__Supplied data__:
----------

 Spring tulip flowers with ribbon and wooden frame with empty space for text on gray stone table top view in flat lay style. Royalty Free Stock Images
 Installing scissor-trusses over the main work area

----------

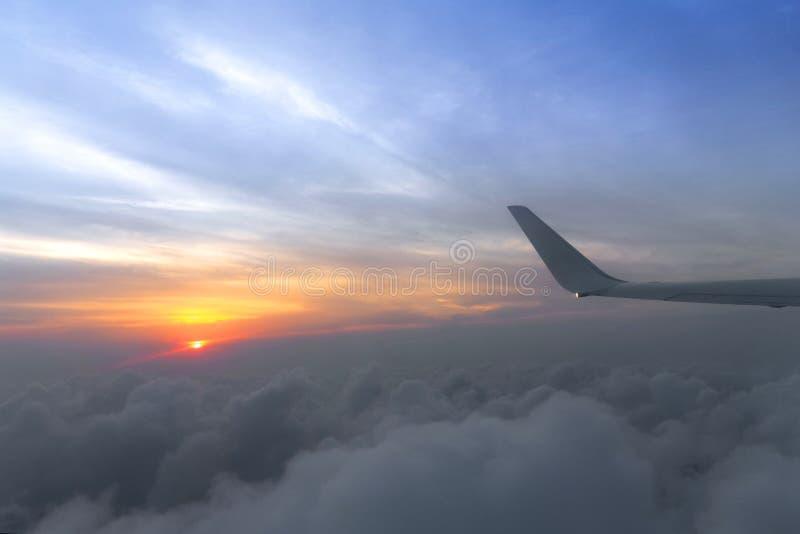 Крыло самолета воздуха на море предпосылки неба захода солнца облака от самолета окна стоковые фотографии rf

----------

__Brief__: Since only part of the listing is wanted, copy exactly the lines from the one holding "Spring tulip flowers" to the one holding "Installing scissor-trusses over", both included.

__Exercise result__:
 Spring tulip flowers with ribbon and wooden frame with empty space for text on gray stone table top view in flat lay style. Royalty Free Stock Images
 Installing scissor-trusses over the main work area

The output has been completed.